━━━━━ MATERIAL FOR THIS EXERCISE

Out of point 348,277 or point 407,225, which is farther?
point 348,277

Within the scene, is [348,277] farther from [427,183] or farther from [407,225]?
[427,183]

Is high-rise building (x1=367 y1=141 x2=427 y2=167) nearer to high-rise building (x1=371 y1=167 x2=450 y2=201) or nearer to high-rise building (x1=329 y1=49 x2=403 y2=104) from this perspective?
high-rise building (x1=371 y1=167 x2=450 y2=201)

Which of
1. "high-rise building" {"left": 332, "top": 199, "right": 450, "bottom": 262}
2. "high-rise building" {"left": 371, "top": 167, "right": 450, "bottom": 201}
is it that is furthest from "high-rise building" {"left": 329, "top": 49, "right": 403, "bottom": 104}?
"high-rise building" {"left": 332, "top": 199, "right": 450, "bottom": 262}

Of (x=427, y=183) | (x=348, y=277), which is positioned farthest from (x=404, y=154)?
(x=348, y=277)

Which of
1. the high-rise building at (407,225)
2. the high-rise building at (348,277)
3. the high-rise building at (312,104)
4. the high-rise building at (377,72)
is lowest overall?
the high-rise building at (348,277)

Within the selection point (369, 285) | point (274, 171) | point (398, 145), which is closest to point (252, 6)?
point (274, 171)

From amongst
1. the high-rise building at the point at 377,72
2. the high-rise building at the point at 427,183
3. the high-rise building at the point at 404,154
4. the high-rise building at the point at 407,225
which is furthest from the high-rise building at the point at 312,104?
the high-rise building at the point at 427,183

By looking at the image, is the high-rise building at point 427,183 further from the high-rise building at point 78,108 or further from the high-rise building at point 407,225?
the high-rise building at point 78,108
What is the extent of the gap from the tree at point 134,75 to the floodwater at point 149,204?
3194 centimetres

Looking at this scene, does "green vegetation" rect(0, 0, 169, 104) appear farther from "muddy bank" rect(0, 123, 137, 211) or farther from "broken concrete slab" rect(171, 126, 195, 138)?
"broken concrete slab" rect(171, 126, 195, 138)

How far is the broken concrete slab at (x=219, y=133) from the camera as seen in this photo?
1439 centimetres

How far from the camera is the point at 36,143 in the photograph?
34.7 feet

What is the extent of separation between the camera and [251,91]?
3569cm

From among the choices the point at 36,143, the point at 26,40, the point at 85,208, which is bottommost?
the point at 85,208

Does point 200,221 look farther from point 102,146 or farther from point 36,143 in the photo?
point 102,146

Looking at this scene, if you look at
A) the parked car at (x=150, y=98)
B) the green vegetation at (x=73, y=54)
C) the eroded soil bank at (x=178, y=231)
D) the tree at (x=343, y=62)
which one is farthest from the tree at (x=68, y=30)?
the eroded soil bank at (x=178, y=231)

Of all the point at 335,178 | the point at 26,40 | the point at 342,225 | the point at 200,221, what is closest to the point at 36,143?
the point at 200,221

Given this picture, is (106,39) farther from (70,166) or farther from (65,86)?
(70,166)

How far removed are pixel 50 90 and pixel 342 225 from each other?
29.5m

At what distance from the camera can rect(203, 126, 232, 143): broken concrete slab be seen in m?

━━━━━━━━━━

• **STATED TASK**
Rewrite the records from the line containing "How far removed" through the end of the records, inclusive, as a Markdown table with the columns Row and Text. Number each line in Row and omit blank lines.

• **SOLUTION**
| Row | Text |
|---|---|
| 1 | How far removed are pixel 50 90 and pixel 342 225 from each other? |
| 2 | 29.5m |
| 3 | At what distance from the camera can rect(203, 126, 232, 143): broken concrete slab be seen in m? |